海外ニュースから読み解くマーケティング・トレンド #06

人の力を引き出す「共感力(Empathy)」の大切さ【ニューバランス 鈴木健】

パーパスの反対語は、「混乱」「舵のない(rudderless)」


 ジム・ステンゲル塾の学びの中で最も重要だと思ったのは、共感性(Empathy)にもとづいた人々とのエンゲージメントのなかにおいて、共有するブランドパーパスから人々の力をPULL(引き出すこと)である。

 その意味でクリステンセン教授が市場をつくり出すという企業の目的が、新しい雇用を生み、それがインフラとなって産業を連鎖的に生み出すのだという主張は、そのままブランドパーパスが目指すものと同じである。
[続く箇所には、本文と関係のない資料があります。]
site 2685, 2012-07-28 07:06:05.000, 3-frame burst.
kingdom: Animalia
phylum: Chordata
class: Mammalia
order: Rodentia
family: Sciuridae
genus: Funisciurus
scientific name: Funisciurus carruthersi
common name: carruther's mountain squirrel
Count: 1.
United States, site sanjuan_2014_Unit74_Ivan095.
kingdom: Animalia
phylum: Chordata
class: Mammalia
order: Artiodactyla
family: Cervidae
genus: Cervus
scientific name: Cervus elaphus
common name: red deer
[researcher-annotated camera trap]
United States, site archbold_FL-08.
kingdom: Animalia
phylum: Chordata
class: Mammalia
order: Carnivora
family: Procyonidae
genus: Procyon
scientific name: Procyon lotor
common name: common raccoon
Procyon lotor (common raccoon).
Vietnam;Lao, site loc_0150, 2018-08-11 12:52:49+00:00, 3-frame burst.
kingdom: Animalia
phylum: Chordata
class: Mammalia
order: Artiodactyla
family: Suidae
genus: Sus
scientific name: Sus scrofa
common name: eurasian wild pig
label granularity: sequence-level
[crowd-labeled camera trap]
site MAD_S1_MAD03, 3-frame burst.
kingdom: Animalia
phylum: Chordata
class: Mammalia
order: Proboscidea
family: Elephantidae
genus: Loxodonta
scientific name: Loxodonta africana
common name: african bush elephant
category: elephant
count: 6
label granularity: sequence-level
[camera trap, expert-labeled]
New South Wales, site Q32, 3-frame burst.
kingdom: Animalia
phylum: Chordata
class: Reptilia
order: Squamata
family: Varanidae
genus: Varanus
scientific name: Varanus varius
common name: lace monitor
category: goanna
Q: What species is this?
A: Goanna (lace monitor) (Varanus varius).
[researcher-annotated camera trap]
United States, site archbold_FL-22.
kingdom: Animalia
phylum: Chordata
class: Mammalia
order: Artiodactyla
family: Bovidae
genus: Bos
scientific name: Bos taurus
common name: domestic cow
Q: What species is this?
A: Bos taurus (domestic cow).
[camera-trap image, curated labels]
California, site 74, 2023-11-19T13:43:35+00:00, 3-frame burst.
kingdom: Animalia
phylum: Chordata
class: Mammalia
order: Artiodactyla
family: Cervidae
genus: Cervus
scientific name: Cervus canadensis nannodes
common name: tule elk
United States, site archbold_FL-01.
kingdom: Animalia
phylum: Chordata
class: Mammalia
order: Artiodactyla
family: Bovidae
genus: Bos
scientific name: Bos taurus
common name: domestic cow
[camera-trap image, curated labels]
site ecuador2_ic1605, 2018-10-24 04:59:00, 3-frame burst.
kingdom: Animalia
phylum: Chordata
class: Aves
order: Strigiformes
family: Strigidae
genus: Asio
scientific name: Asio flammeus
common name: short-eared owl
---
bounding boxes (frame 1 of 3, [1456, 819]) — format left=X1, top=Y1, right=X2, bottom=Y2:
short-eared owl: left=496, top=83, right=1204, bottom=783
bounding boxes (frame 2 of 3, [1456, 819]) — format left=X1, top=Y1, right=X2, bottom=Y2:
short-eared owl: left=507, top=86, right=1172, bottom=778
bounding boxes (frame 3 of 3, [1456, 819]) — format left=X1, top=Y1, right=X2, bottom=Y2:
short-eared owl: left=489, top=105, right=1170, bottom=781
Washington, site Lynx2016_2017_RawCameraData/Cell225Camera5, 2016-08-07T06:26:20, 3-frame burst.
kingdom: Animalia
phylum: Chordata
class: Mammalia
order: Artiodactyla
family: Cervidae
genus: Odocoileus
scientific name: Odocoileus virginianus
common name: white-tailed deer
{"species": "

 パーパスは戦略家が生み出す金科玉条ではなく、それがインスピレーションの元になって、自ら「自分ごと化(Internalize)」したうえで新しい行動を自発的に生み出すことに意義があるのだ。

 クリステンセン教授も示す通り、インフラは政府がまず整えるのではなく(インフラだけの努力は実際PUSHなので同じく失敗している)パーパスをもったアントレプレナーや企業自らがつくり出してきたことは歴史が証明している。

 米国でフォードが馬車に代わって自動車を大衆に売ろうとしたとき、自動車用の道路というインフラは整っていなかった。フォードは自ら道路建設の努力をしたことで政府に働きかけたのである。同様のことは、トヨタにもいえる。トヨタは自動車をつくると同時にドライバーを育てる自動車教習所に投資したのだ。



 このようなアクションは、ブランドパーパスをもとに従業員がコミュニティに対して実行するアイデアとまったく同じPULLのアイデアである。そしてそのことによって新しい職業や産業が自発的に生まれ、より大きな繁栄がもたらされる。

 李開復氏が懸念するAIのイノベーションによって生産性は高くなるが賃金は高くならないという事態は、このPULLを生み出すかどうかを念頭におくべきだということだ。AIの市場創造がブランドのパーパスをもっていれば、人間が共感性をもとに自発的に新しい活動を生み出すはずである。それは生産性だけでなく、結果的に人間に「豊かさ」をもたらすことになるだろう。

 ジム・ステンゲル塾の質疑応答で「パーパスの反対語は何か?」という質問に、ジム氏は「方向性のない混乱」、「舵がない(rudderless)」と答えた。おそらくそのブランドや組織には、多くの優秀で頭の良い人々がいるにも関わらず、行く先が定まっておらず、あちこちで別の方向に進もうとしている、そんな混乱状態のことだ。

 それは、まるで米国をはじめとした現在の地球規模での政治的な混乱によく似ている。ここで求められているのは、単なる「正しい意見」ではないのだ。そこで求められるリーダーシップとは、まず皆の声に耳を傾け、真摯に対応する「共感性」なのだ。

 そしてその共感をもとに、方向性たるブランドパーパスを自分ごと化してもらい、それにインスピレーションを与えることで、みんなが自発的に舵を漕ぎ出してもらうことである。それがPULLを導く良きリーダーであり、奪い合いではない「新しい未来」を生み出すコミットメントである。